UK public pension pool allocates $60m to private equity impact fund
Brunel Pension Partnership has made a cornerstone $60m (€54m) commitment to a private equity impact fund on behalf of four of its UK local government pension scheme (LGPS) clients.
The £30bn (€35bn) LGPS pool said it had obtained attractive terms from the manager – Neuberger Berman – for its clients’ commitments and had also negotiated terms on behalf of the entire £263bn local authority pension system, “should any other individual funds or pools wish to commit before final close”.
Richard Fanshawe, head of private markets at Brunel, said the Neuberger Berman Private Equity Impact Fund was “ground breaking in seeking attractive financial returns in lockstep with positive social and environmental impact, having identified investable themes that can map to 15 of the 17 UN Sustainable Development Goals (SDGs)”.
According to Brunel, Neuberger Berman was targeting a high proportion of direct co-investments into underlying companies, “complemented by select investments in specialist impact primary funds that Brunel would be unlikely to access alone”.
It said Neuberger would aim to encourage private equity managers to make integration of environmental, social and corporate governance (ESG) considerations a formal part of their process and support specialist impact managers to achieve scale.
Source: Brunel Pension Partnership
Fanshawe said greenwashing – or “SDG-washing” – had become prevalent, making it more difficult to find “authentic” sustainable investments.
The LGPS pool emphasised the importance of having a due diligence process “that digs deeper into non-financial data and reporting”, as it was “essential… to ensure our clients’ capital does not get diverted into greenwashing strategies purporting to be impactful but with very little substance”.

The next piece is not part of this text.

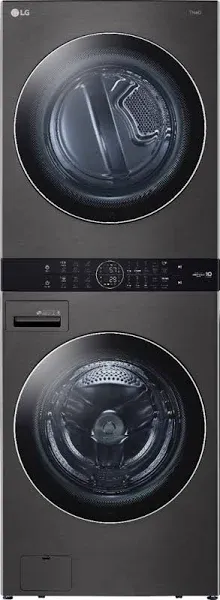 LG WashTower WKEX200HBA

The pension partnership said it was impressed by Neuberger Berman because of its approach to impact screening as an additional filter for investment opportunities that had already met the manager’s financial screening criteria.
“We believe this not only improves overall risk consideration but hones in on the tangible impact these companies can have and allows the manager to track relevant reporting key performance indicators to prove their thesis using the Sustainability Accounting Standards Board framework,” said Fanshawe.
‘Impact investor buzzword’
Brunel emphasised in its announcement that the Neuberger fund represented “excellent investment opportunities”. The investment was not made to fulfil a specific impact mandate.
Other asset owners have also made commitments “impact” funds, but have been reticent to label themselves impact investors.
Sweden’s AP1, for example, has invested in a private equity fund committed to the SDGs and in a BlackRock Emerging Markets Impact fund, but does not see itself as an impact investor – referring instead to “dedicated sustainable investments”.
“This is a softer, or broader, definition than impact investing, which we are not, cannot be and do not want to be,” Mikael Angberg, CIO at AP1, recently told IPE. “The buzzword ‘impact investor’ risks becoming very binary.”
UK defined contribution fund NEST previously told IPE that impact was at the centre of every asset class decision and fund manager selection it made, but that it shied away from referring to impact investments due to apprehension about watering down the term ‘impact’.
In recent years mainstream institutional investors have become more interested in the environmental and social impacts, or outcomes, of investment activity. This development has been welcomed, but has also triggered a close guarding of the term and practice of ‘impact investing’.